Casually glancing out the side window, he noticed below several bright searchlights streaking up to the heavens, rotating in a beacon over Hollywood, the ignominious town of broken dreams, the heady, glamorous, insidious habitat where many poor souls found themselves gone astray, swallowed up in a world of hedonism, vice, and debauchery.
All the while in the back cabin of the state-of-art sleek black helicopter, a near-silent tranquil hiss filled the rarefied atmosphere of the pristine, all-white passenger cabin. On board was one lone passenger; a young hip-looking twenty-five year old man, casually dressed in a brown leather flight-jacket, with longish flowing brown hair, wearing gold wire-rim eye-glasses. Obviously shaken by the turbulence, he was rubbing his hands together nervously, seated in darkness, staring blankly out the window, deep in thought.

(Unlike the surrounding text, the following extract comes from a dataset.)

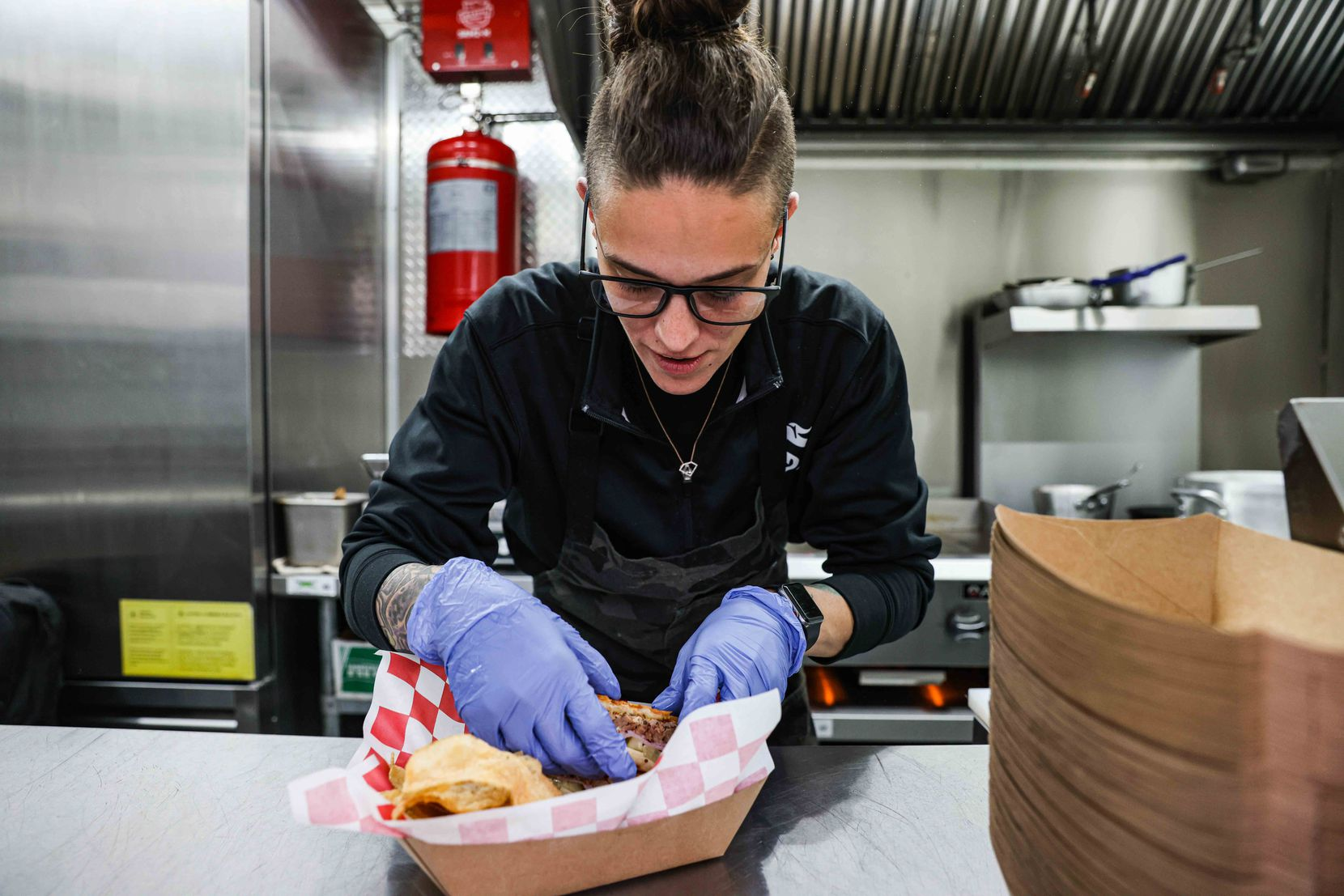 Chef Jordan Savell prepares El Cubano, her signature cuban sandwich with smoked pork shoulder, ham, swiss cheese, chef J's pickles, horseradish mustard and cuban bread in her food truck Bullfish Foods in Fort Worth on Wednesday, March 24, 2021.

An attractive, cordial stewardess in grey flannel uniform came to his side, flicked on his overhead light and began serving him a hot cup of coffee from a service tray.
"We'll be landing soon. Will there be anything else, Mr. Barker?"
"No, that's fine, thank you." He looked away from her and turned his gaze to a book on his lap titled, The Nephilim: Fall of the Damned.
After landing at the restricted heliport area at LAX and clearing his baggage, Robin walked the short distance to a waiting limousine outside the terminal.
The shadowy emotionless driver, in black chauffeur's uniform, opened the door as Robin slipped wearily into the cushy leather comfort of the back seat, placing his carry-on bag on the floor next to him. Robin leaned back unwinding from the dreadful flight finally at ease, closing his weary eye.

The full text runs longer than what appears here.